He came out and went, as was his custom, to the Mount of Olives; and the disciples followed him. When he reached the place, he said to them, “Pray that you may not come into the time of trial.” Then he withdrew from them about a stone’s throw, knelt down, and prayed, “Father, if you are willing, remove this cup from me; yet, not my will but yours be done.” Then an angel from heaven appeared to him and gave him strength. In his anguish he prayed more earnestly, and his sweat became like great drops of blood falling down on the ground. When he got up from prayer, he came to the disciples and found them sleeping because of grief, and he said to them, “Why are you sleeping? Get up and pray that you may not come into the time of trial.”
While he was still speaking, suddenly a crowd came, and the one called Judas, one of the twelve, was leading them. He approached Jesus to kiss him; but Jesus said to him, “Judas, is it with a kiss that you are betraying the Son of Man?” When those who were around him saw what was coming, they asked, “Lord, should we strike with the sword?” Then one of them struck the slave of the high priest and cut off his right ear. But Jesus said, “No more of this!” And he touched his ear and healed him. Then Jesus said to the chief priests, the officers of the temple police, and the elders who had come for him, “Have you come out with swords and clubs as if I were a bandit? When I was with you day after day in the temple, you did not lay hands on me. But this is your hour, and the power of darkness!
Then they seized him and led him away, bringing him into the high priest’s house. But Peter was following at a distance. When they had kindled a fire in the middle of the courtyard and sat down together, Peter sat among them. Then a servant-girl, seeing him in the firelight, stared at him and said, “This man also was with him.” But he denied it, saying, “Woman, I do not know him.” A little later someone else, on seeing him, said, “You also are one of them.” But Peter said, “Man, I am not!” Then about an hour later still another kept insisting, “Surely this man also was with him; for he is a Galilean.” But Peter said, “Man, I do not know what you are talking about!” At that moment, while he was still speaking, the cock crowed. The Lord turned and looked at Peter. Then Peter remembered the word of the Lord, how he had said to him, “Before the cock crows today, you will deny me three times.” And he went out and wept bitterly.

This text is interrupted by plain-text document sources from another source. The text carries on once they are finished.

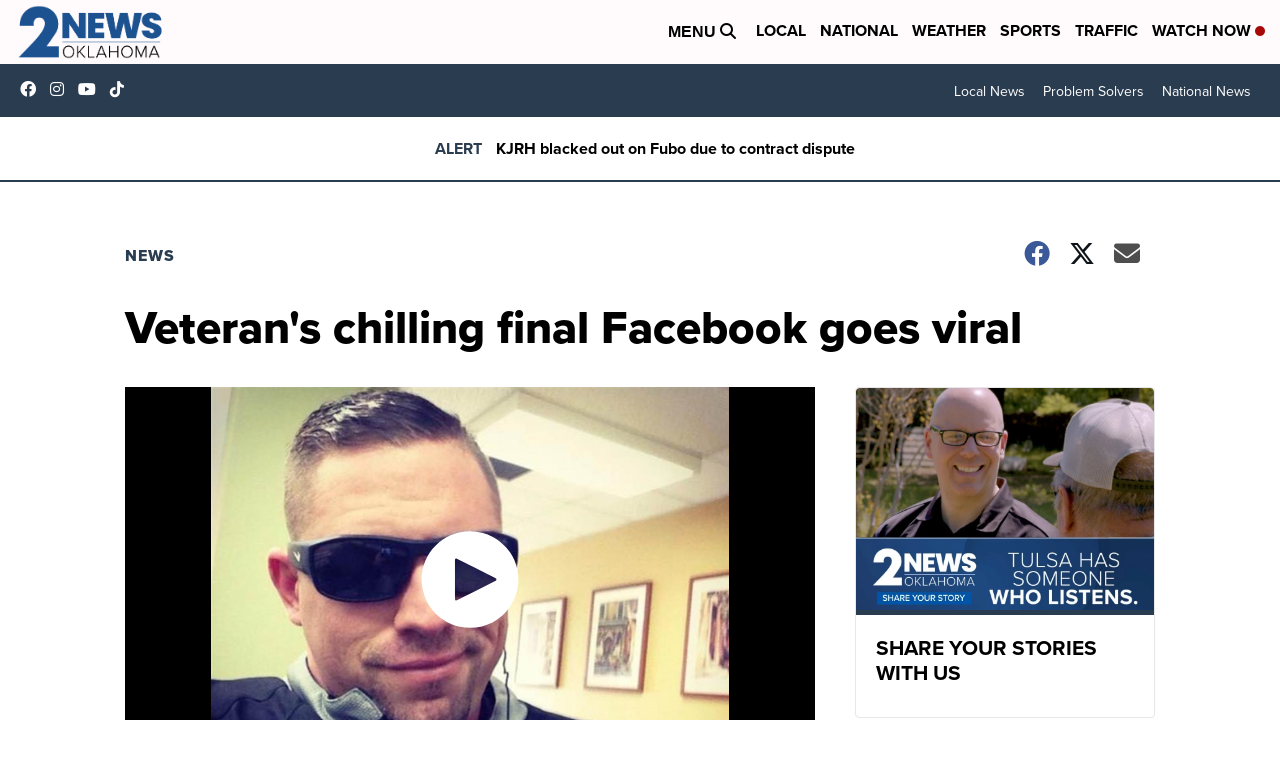

--- FILE ---
content_type: application/javascript; charset=utf-8
request_url: https://fundingchoicesmessages.google.com/f/AGSKWxUE457AH7SGYG_7g22c7DwEPd3y35WExV9Hto_mFnC0XVLngBAm0zYEIjzG43zyDxUN5-RvYYJT-Lp2308qQyGHKYzUB30-JNXKSGxGkzI2PFdolHtJna8rep-0jc19BX7CXtVqiOGbLE1BrfhOl4yf5sFPLNZInvdATXMK0ytQ1KxIrste1nWNJjlT/_/ad/article__500x440.&show_ad__ad640./afcads.
body_size: -1293
content:
window['a4d33fe3-66a4-4f4b-a915-da54d0bcc16b'] = true;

Being a follower of Jesus is hard. Like the disciples we want to love Him more than anything, but we fail. We fall asleep in His hour of need, we attack His betrayers, we deny even knowing Him. Peter followed Jesus because he loved Him so much that he was desperate to know what was happening. But he was also afraid. We spend our whole lives like Peter, trying to do the right thing but failing.
The good news is that God doesn’t expect us to be perfect. Jesus told the disciples to pray they wouldn’t come in to the time of trial, probably in part because he knew they would fail. But God also forgives our mistakes. Even during His arrest Jesus had already forgiven those who persecuted Him. He healed the slaves ear! I’ve never read (or maybe never noticed) that particular miracle before, and it might be the most moving one of them all. What a mind boggling example of how we should forgive!
So when we do come in to the time of trial, when we fail to be the kind of Christians we want to be, we should follow Jesus’s example. 1. Pray. Talk to God. Tell Him your fears. 2. Let God be in charge. “Not my will but Yours” can be a very powerful prayer. Recognizing that God is in charge takes a huge weight off your shoulders. 3. Forgive yourself. If Jesus can forgive you for being imperfect, you can forgive yourself too. An while you’re at it, forgive the people who put you through the time of trial.
I’ll be honest. Right now I am definitely going through a time of trial. I’m terrified. I don’t know what is coming, and that fact scares me to death. I’m doing an okay job with praying. I’ve never been very good at talking to God, honestly because I don’t make the time. But I’m trying. I’m doing a better job of putting it in His hands then I’ve ever done before. I’ve forgiven (mostly) the people causing my pain. But I can’t seem to forgive myself. I feel like a failure of the most epic proportions. I can’t stop thinking “If I had just done _____ differently” or “Maybe I should just give up.” I know that I should forgive myself, and I’ve even been praying for help with that, but I just … can’t. Maybe it’s because I’m so proud that I think I should be able to do everything without God’s help, and it makes me upset that I couldn’t. I don’t know. I just know that I feel terrible and afraid all the time.
I don’t really know why I’m telling you all this. Maybe saying it out loud (writing it out loud?) will help me move on better. Maybe it won’t. Maybe I’m just whining to the entire internet. But if you have a few moments to spare a prayer for me, I would sure appreciate it. I need all of the help I can get.